第4章 アイデンティティーおよびアクセス管理
Red Hat Ceph Storage は、以下の ID およびアクセス管理を提供します。
- Ceph Storage クラスターのユーザーアクセス
- Ceph Object Gateway ユーザーアクセス
- Ceph Object Gateway LDAP/AD 認証
- Ceph Object Gateway OpenStack Keystone 認証
4.1. Ceph Storage クラスターのユーザーアクセス
ユーザーを特定し、中間者攻撃から保護するために、Ceph は cephx 認証システムを提供し、ユーザーおよびデーモンを認証します。cephx の詳細情報は、「Ceph ユーザー管理」を参照してください。
cephx プロトコルは、転送時のデータ暗号化または保存時の暗号化には対応 していません。
Cephx は共有シークレットキーを使用して認証を行います。つまり、クライアントとモニタークラスターの両方にはクライアントの秘密鍵のコピーがあります。認証プロトコルは、実際にキーを公開することなく、両方の当事者がキーのコピーを持っていることをお互いに証明できるようなものです。これは相互認証を提供します。つまり、ユーザーがシークレットキーを所有し、ユーザーにはシークレットキーのコピーがあることを確認します。
ユーザーは、Ceph クライアントを使用して Red Hat Ceph Storage クラスターデーモンと対話する個人またはアプリケーションなどのシステムアクターです。
Ceph は、デフォルトで有効になっている認証および認可で実行されます。Ceph クライアントは、通常はコマンドラインを使用して、指定されたユーザーの秘密鍵を含むユーザー名とキーリングを指定できます。ユーザーとキーリングが引数として提供されていない場合、Ceph は client.admin 管理ユーザーをデフォルトとして使用します。キーリングが指定されていない場合は、Ceph が Ceph 設定の keyring 設定を使用してキーリングを探します。

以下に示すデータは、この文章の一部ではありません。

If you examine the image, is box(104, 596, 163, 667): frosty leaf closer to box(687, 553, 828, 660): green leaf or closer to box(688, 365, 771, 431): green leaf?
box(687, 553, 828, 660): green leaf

Ceph クラスターを強化するには、キーリングは、現在のユーザーおよび root に のみ 読み取り/書き込み権限を付与します。client.admin 管理ユーザーキーを含むキーリングは root ユーザーに制限する必要があります。
認証を使用するように Red Hat Ceph Storage クラスターを設定する方法は、Red Hat Ceph Storage 4 の『設定ガイド』を参照してください。具体的には、『CephX 設定リファレンス』を参照してください。